The next contribution, “Forgotten Americans,” is a thoughtful essay by UCLA historian Gary B. Nash that explores the meanings of the Revolution for blacks, American Indians, women, and the general public. This is complex subject matter, and not without its surprises and ironies. Many black slaves escaped their masters, sided with the British (who promised them freedom), and ended up having to flee to freedom in Canada or Africa. What nearly all blacks in America got in the aftermath of the war was, of course, about eight more decades of legal enslavement. Indians fought for both sides, primarily the British, but in the end their wartime loyalties mattered not in the least. Postwar national expansion cost them their homelands, their independence, and their lives. Women greatly contributed to the war effort, but the Revolution left them subservient to men pretty much as they were before. It would be well over a century before gender equality would begin to take hold. In general, the Revolution had the greatest portent for the American public at large – the “ordinary people,” if you will. Instead of aristocratic rule, people of ordinary means would be voters and officeholders. There would be ongoing “revolutionary reform from below.”

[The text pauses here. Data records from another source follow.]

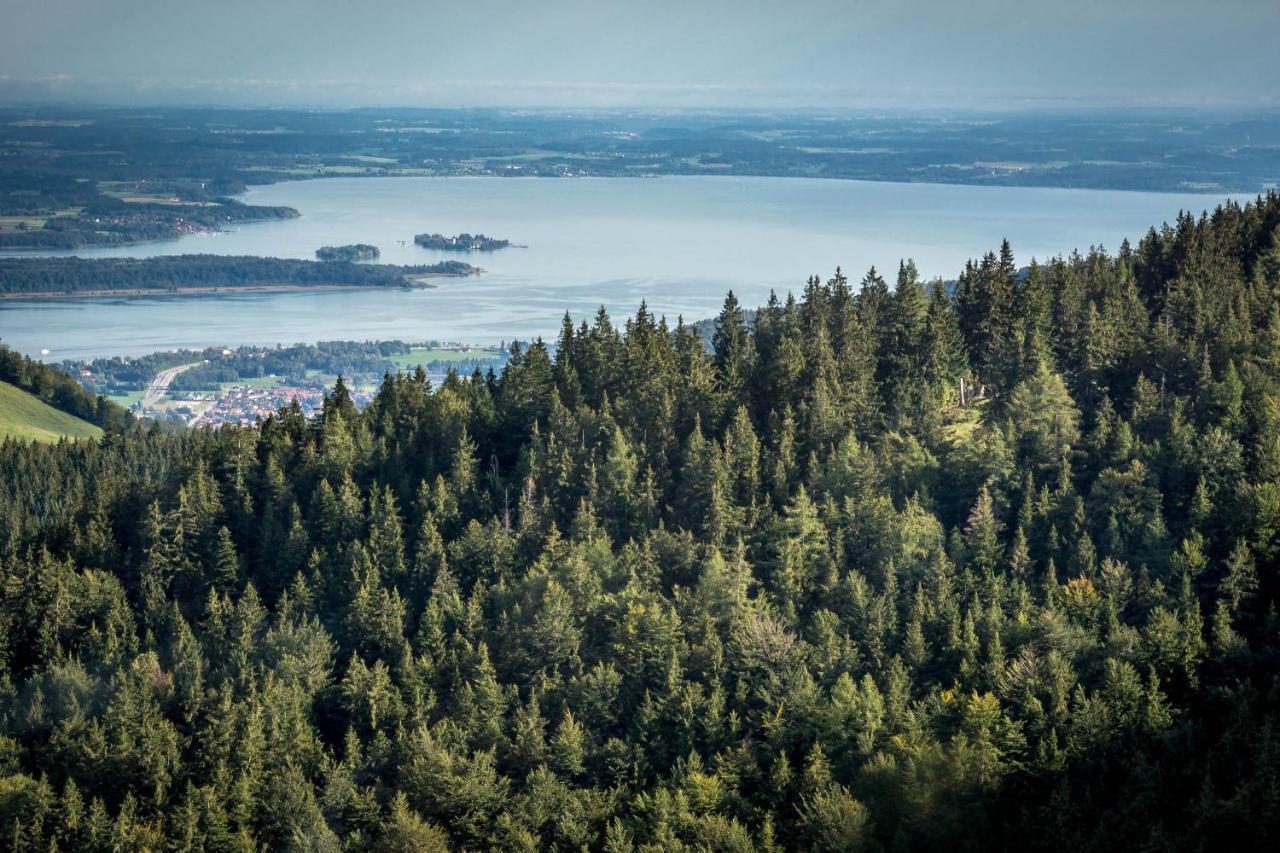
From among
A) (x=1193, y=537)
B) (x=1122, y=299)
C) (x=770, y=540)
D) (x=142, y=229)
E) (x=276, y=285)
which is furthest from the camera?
(x=142, y=229)

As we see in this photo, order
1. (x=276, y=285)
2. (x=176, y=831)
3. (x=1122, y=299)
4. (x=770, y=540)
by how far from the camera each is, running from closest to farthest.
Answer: (x=176, y=831), (x=770, y=540), (x=1122, y=299), (x=276, y=285)

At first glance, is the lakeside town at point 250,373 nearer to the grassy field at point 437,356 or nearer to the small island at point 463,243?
the grassy field at point 437,356

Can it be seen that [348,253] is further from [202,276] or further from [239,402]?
[239,402]

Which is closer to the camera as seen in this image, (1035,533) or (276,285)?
(1035,533)

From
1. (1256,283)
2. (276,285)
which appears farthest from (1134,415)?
(276,285)

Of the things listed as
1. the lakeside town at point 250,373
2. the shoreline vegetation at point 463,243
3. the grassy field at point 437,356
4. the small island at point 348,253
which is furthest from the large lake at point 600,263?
the lakeside town at point 250,373

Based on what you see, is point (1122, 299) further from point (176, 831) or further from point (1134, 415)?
point (176, 831)

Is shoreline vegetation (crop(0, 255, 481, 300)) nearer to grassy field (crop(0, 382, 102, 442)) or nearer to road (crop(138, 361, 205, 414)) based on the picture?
road (crop(138, 361, 205, 414))
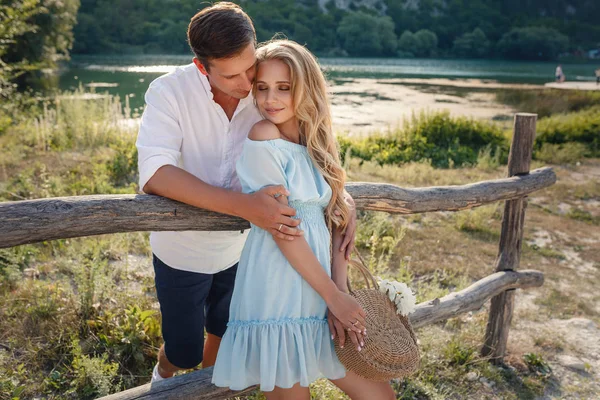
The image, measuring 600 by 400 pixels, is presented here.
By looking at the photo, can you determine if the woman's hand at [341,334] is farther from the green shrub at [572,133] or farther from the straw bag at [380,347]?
the green shrub at [572,133]

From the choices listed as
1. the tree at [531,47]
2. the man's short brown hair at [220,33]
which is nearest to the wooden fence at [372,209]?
the man's short brown hair at [220,33]

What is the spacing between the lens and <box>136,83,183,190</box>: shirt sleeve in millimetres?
1807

The book’s final essay, “The Revolution’s Legacy,” was contributed by Gordon S. Wood (Brown University) and does pretty much what the title implies. It’s awfully difficult to sum up such complex ideas in a few scant pages, but Wood manages to pull it off. He begins by highlighting something that many seem to forget: “The American Revolution wasn’t just the most important event in American history. It may very well have been the most important event in the modern history of the world.” When it comes to the American Revolution, anyone who confines his conceptual framework to America simply doesn’t get it. Egalitarianism, reform from below (with written constitutions as fundamental law), the separation of church and state, federalism, and other legacies of the American Revolution have spread through much of the world. Because the Revolution made America an internationally recognized wellspring of revolutionary ideology, it is no stretch to say that the Revolution set the stage for the international leadership that the country enjoys today.

I was fully a third of the way into this book before I became keenly aware of the book’s abundant illustrations, finely crafted sidebars, and handy lists (such as iconic objects, landscapes, and buildings in the national parks). These supplementary features are blended into the book almost seamlessly.

My hat's off to editor Ron Thomson: the sidebars he wrote are masterful, and the selection of illustrations is nothing short of superb.

For the record, the book has a very handy 1763-1783 timeline, a decent keyword index, and a comprehensive image sources list.

I do have a few gripes with this book, though none are serious. While the lists of relevant national parks are helpful, Affiliated Areas and National Heritage Areas are indiscriminately mixed in with genuine NPS units. In a number of places (most notably Maier’s essay), the contributors have forgotten their audience and lapsed into “professorese.” But, hey; I’ve done that very thing at places in this review. It’s in the hard wiring.

This fine book is now on sale at the Encampment Store at Valley Forge National Historical Park and at several dozen other NPS units. It’s also available on line, of course, and you can see an interesting 16-page preview of the book online as well.

Traveler tip, no extra charge: If you are more than routinely interested in the American Revolution theme, be sure to visit the official NPS American Revolution website.

Comments

This is good, but I really like the new American Revolution Handbook by Savas and Dameron. I just bought one, and my son (13) loves it too. Great maps, and a lot of depth. Highly recommended.